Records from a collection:

* * *

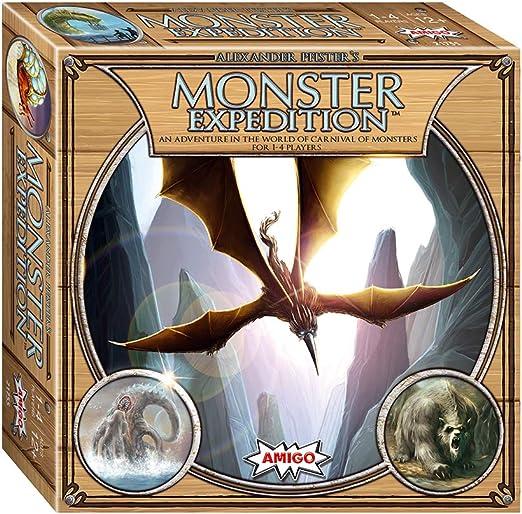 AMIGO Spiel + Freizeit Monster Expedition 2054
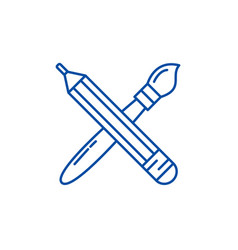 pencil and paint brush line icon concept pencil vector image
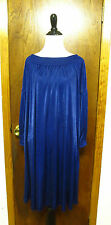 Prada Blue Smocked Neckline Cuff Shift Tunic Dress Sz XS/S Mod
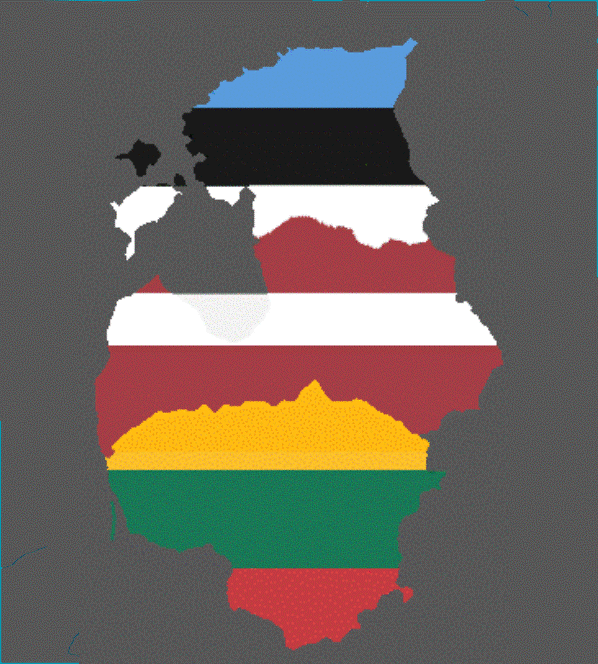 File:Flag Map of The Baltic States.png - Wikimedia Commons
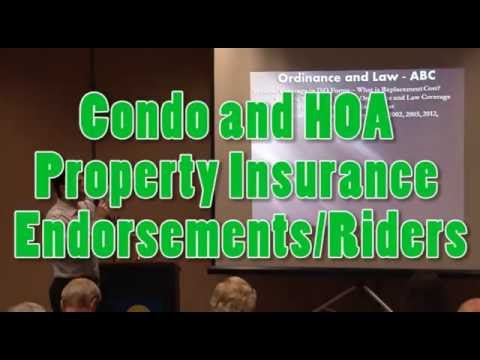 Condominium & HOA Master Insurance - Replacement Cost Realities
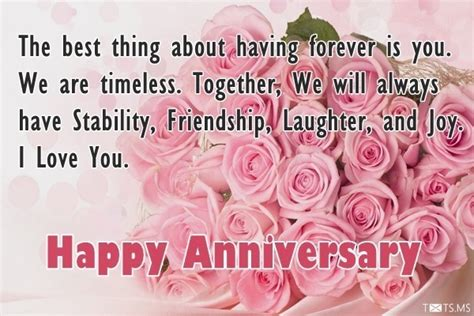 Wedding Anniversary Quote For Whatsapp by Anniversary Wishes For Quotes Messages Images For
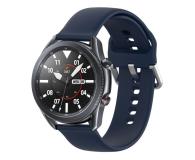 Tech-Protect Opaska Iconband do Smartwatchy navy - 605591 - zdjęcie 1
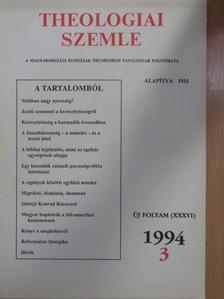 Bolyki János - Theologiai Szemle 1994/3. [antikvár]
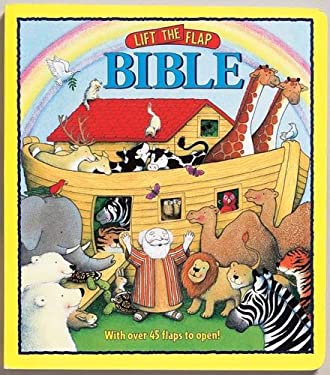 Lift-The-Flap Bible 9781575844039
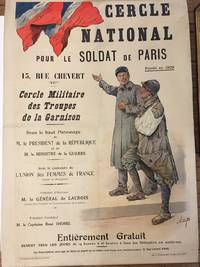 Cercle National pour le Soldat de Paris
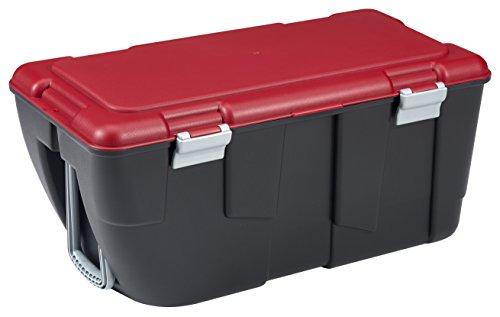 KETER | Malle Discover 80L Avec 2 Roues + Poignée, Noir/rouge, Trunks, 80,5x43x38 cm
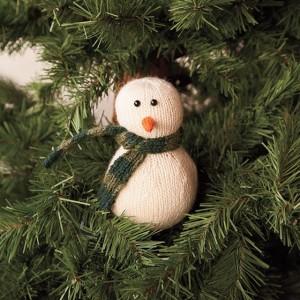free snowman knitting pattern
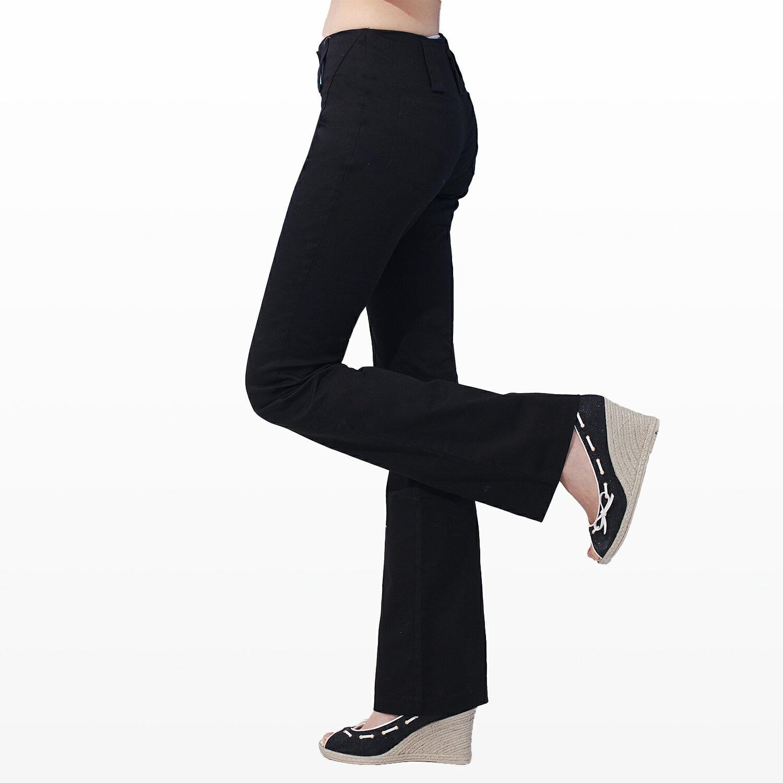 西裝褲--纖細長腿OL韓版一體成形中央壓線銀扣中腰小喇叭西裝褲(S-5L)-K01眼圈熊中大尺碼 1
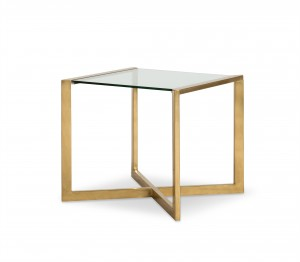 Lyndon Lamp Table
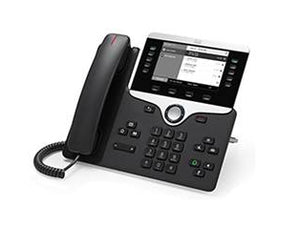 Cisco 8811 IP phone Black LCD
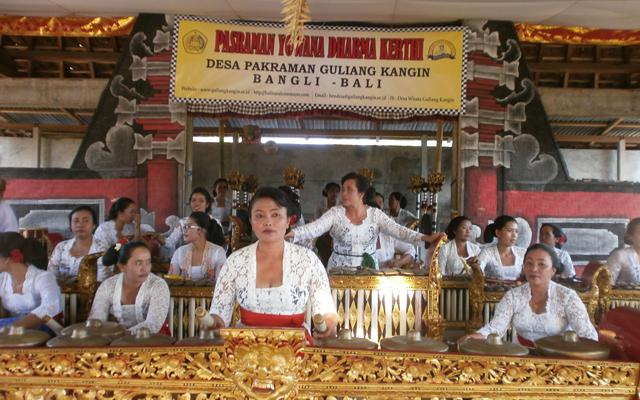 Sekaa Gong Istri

* * *

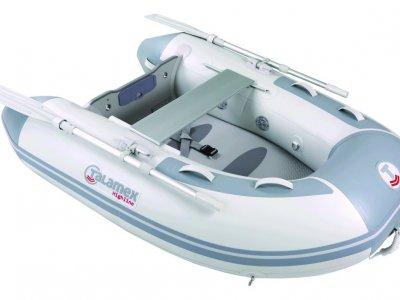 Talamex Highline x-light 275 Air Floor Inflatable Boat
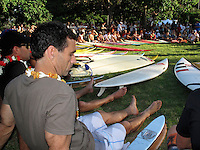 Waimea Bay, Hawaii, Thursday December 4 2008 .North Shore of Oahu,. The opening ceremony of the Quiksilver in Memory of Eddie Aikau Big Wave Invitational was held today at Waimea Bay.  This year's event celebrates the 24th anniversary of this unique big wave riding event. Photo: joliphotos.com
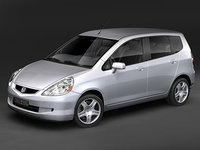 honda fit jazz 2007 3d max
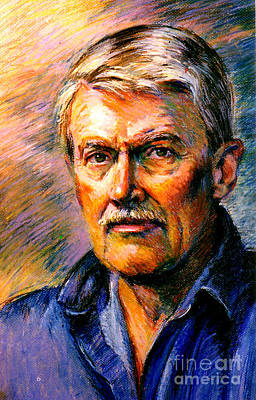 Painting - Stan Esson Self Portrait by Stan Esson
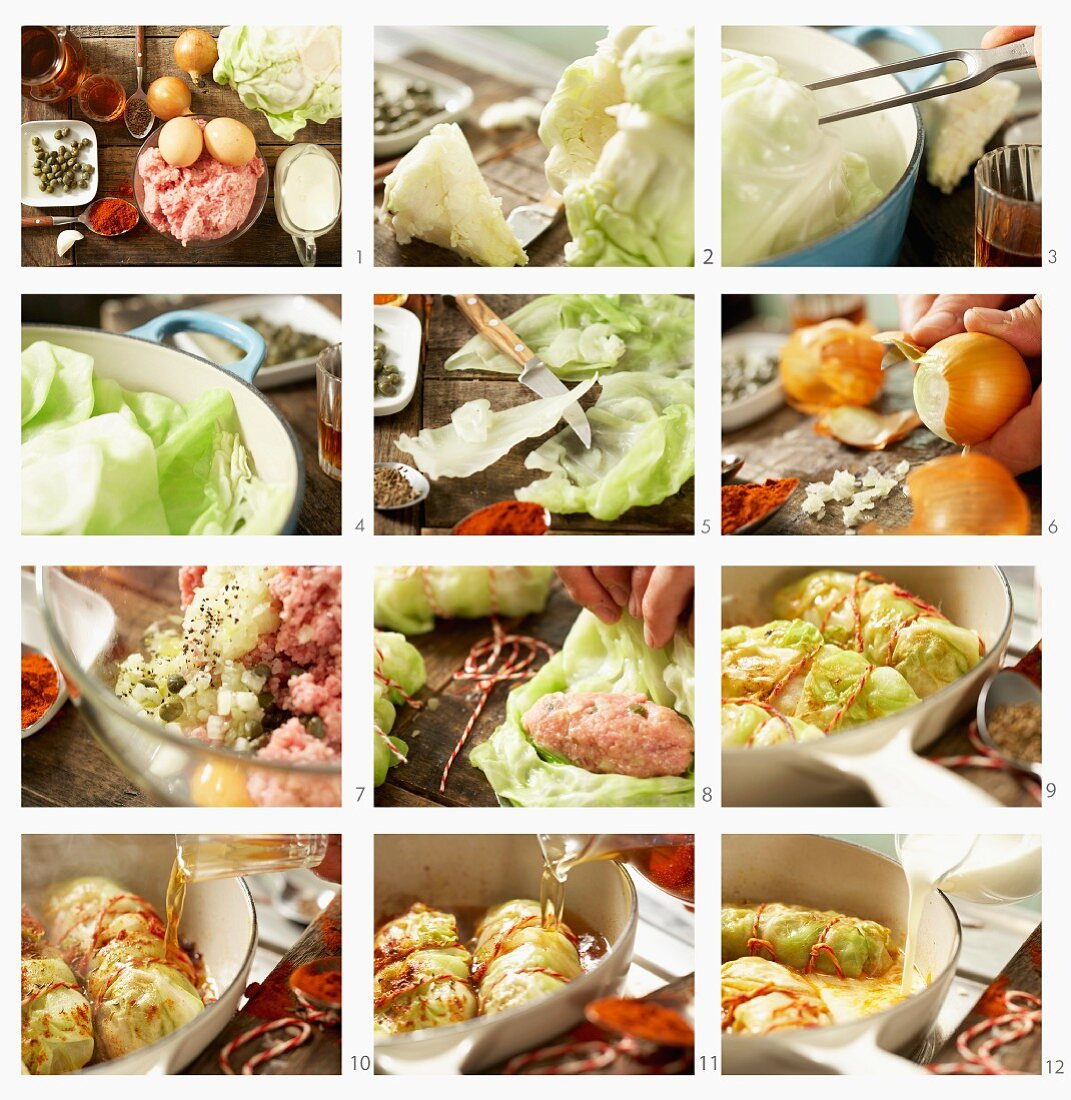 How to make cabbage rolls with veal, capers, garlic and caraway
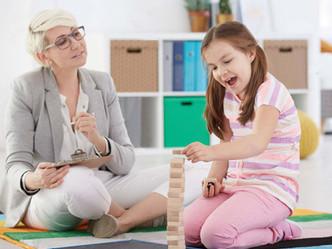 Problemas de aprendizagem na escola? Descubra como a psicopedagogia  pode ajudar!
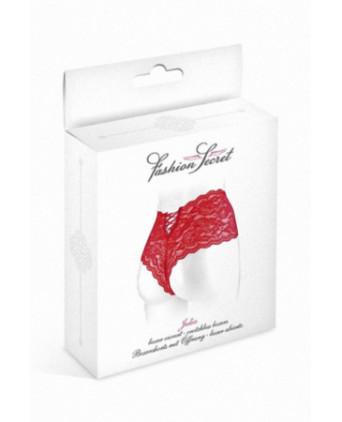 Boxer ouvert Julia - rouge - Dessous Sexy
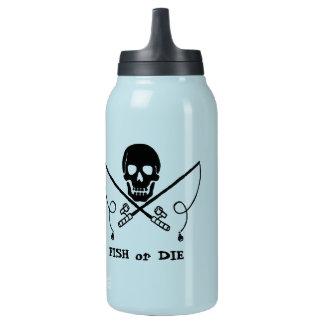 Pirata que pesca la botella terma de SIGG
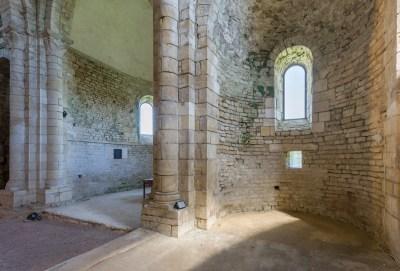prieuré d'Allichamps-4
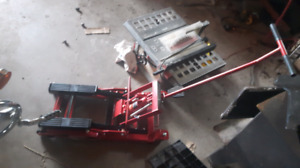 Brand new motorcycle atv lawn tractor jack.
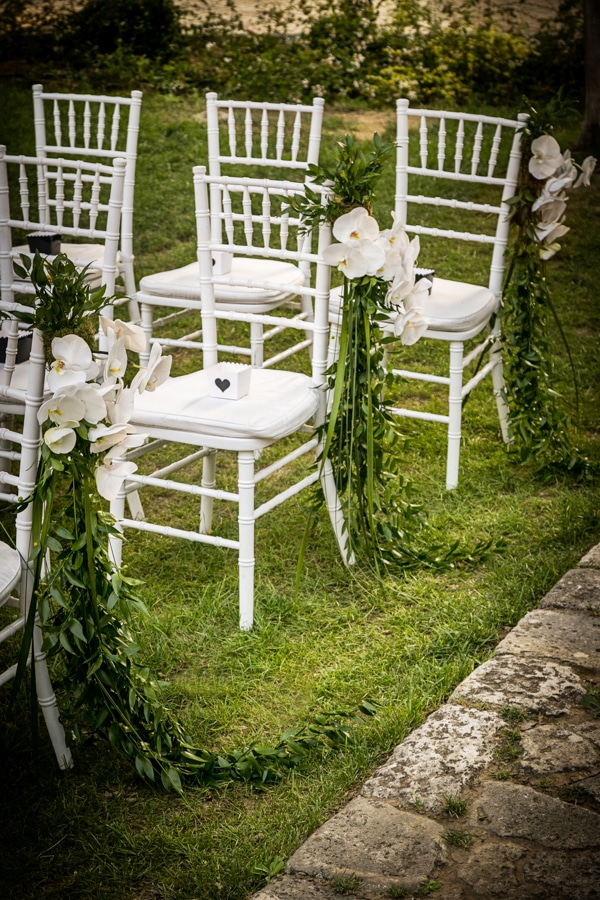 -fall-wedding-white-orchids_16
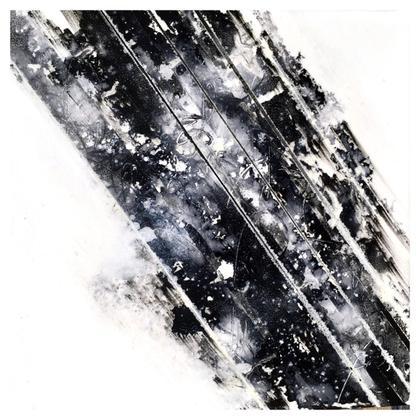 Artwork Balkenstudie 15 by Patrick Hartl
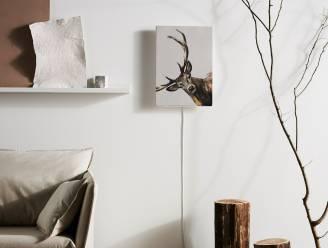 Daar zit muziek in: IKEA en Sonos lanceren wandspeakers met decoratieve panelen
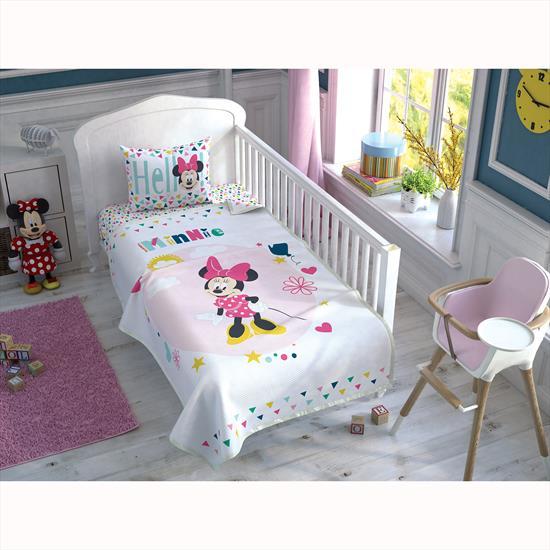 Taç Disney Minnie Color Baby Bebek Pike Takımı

* * *

# Instructions to follow
Nothing but the lines above from the line with "Lyndon Lamp Table" up to and including the line with "Sekaa Gong Istri" should be returned, exactly as written and without pictures.

# Exercise solution
 Lyndon Lamp Table
 Cisco 8811 IP phone Black LCD
 Sekaa Gong Istri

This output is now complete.